In the previous section, the final statement is not completely optimized. The aggregation function above `OuterJoin`

and `InnerJoin`

can be pushed down[4]. If `OutJoin`

cannot be simplified, the formal representation of the push-down rule is:

\[ \mathcal{G_{A,F}}(S\ LOJ_p\ R)=\pi_C(S\ LOJ_p(\mathcal{G}_{A-attr(S),F}R)) \]
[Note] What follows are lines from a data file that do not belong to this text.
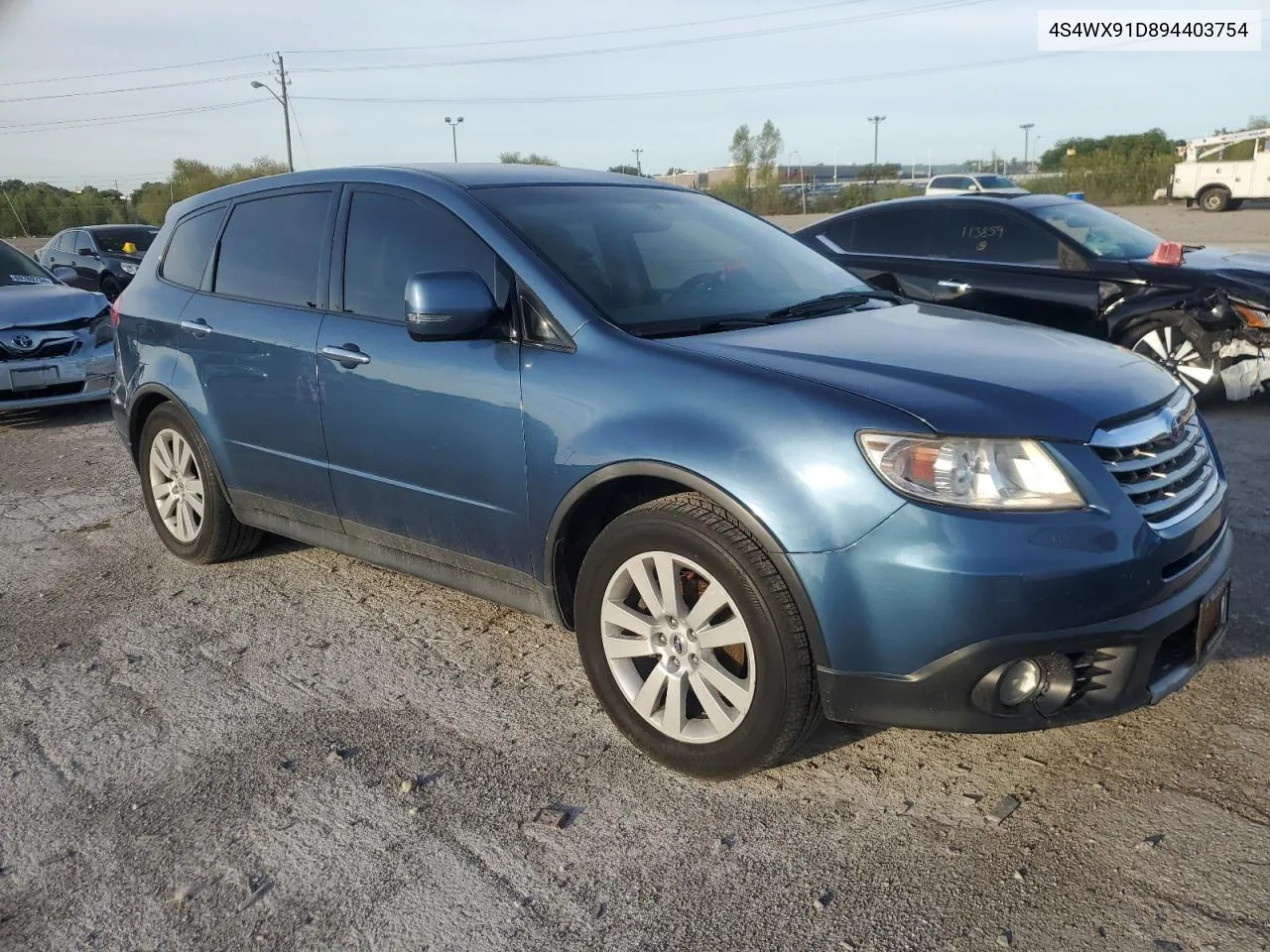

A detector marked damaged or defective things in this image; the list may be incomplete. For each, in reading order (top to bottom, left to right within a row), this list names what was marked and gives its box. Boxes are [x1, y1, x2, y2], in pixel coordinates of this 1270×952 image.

damaged black car [797, 193, 1264, 404]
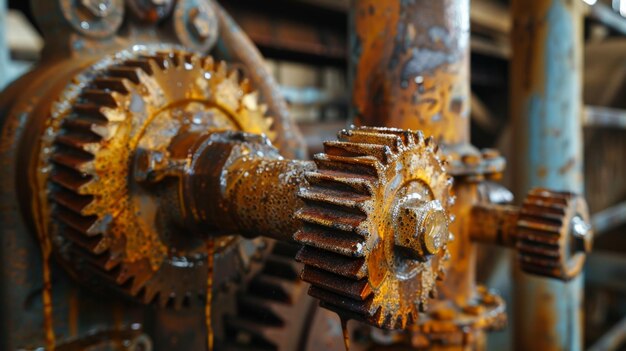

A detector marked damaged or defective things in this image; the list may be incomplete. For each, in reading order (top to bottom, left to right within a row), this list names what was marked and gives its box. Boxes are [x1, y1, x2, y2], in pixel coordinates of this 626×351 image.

corroded metal surface [348, 0, 470, 145]
corroded metal surface [294, 126, 450, 330]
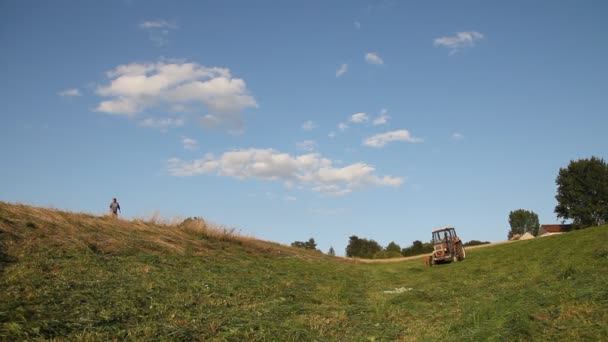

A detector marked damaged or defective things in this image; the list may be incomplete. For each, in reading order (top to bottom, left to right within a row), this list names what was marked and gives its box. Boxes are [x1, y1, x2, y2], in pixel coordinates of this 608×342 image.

old rusty tractor [428, 228, 466, 266]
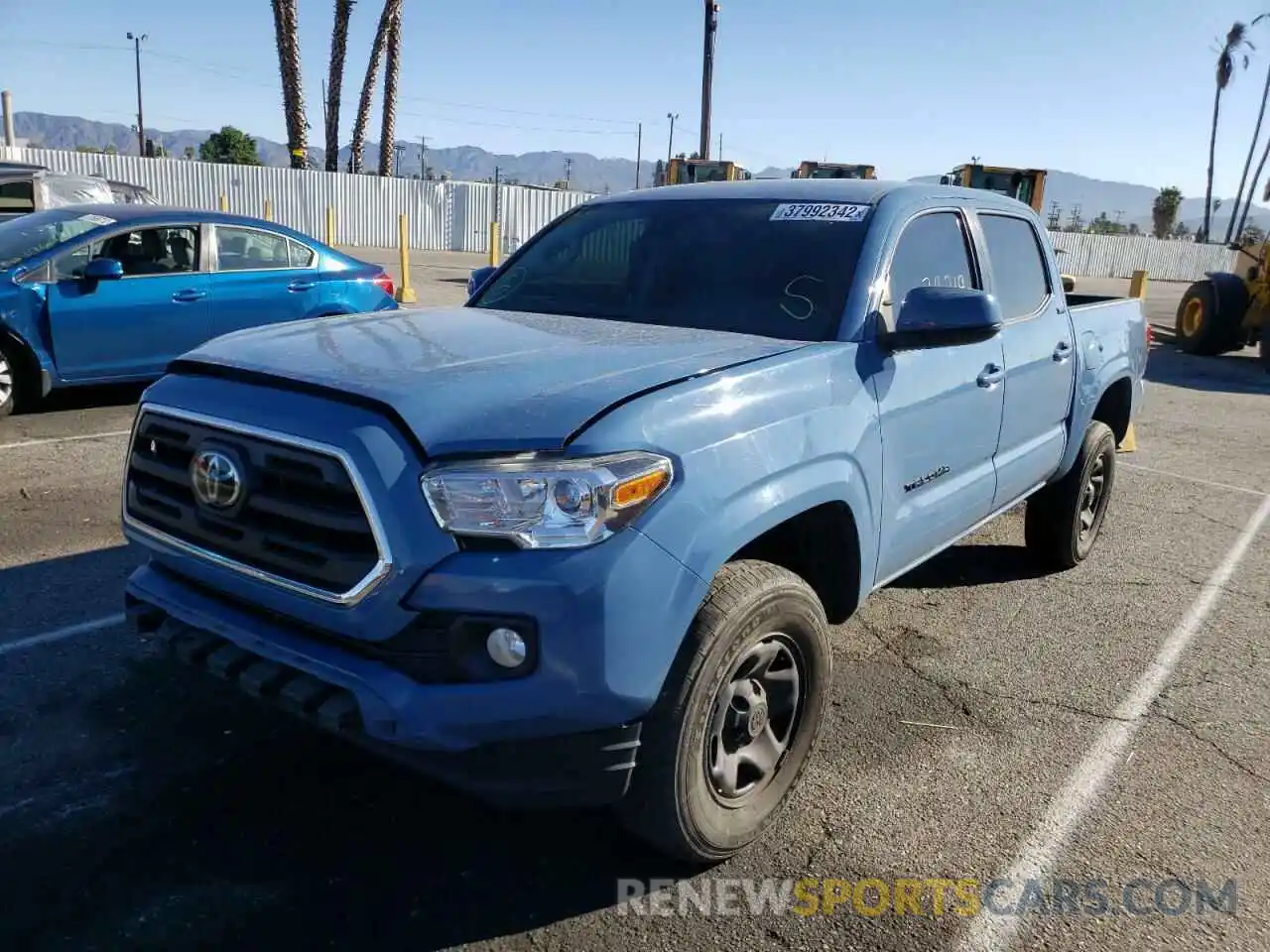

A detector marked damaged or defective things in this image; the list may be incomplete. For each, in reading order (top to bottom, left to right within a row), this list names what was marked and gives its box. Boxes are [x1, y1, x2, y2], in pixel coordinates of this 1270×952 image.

damaged hood [174, 305, 810, 454]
The \(\pi_C\) above `Join`

is to convert NULL to the default value when the aggregation function accepts empty values. It is worth mentioning that the above formula can be applied only when the following three conditions are met:

- All the columns that are related to
`R`

within the`p`

predicate are in the`Group by`

column. - The key of the
`S`

relation is in the`Group by`

column. - The aggregations in the \(\mathcal{G}\) function only uses the columns in
`R`

.

It is very common to use aggregation functions together with subqueries. The general solution is to use the formal representation of `Apply`

, and remove the correlation based on the rules, then apply the push-down rules of the aggregation function for further optimization.

## References

[1] C. Galindo-Legaria and M. Joshi. “Orthogonal optimization of subqueries and aggregation”. In: *Proc. of the ACM SIGMOD Conf. on Management of Data (2001)*, pp. 571–581.

[2] D. Maier, Q. Wang and L. Shapiro. *Algebraic unnesting of nested object queries*. Tech. rep. CSE-99-013. Oregon Graduate Institute, 1999.

[3] C. A. Galindo-Legaria. *Parameterized queries and nesting equivalences*. Tech. rep. MSR-TR-2000-31. Microsoft, 2001.

[4] W. Yan and P.-A. Larson. “Eager aggregation and lazy aggregation”. In: *Proc. Int. Conf. on Very Large Data Bases (VLDB)* (1995), pp. 345–357.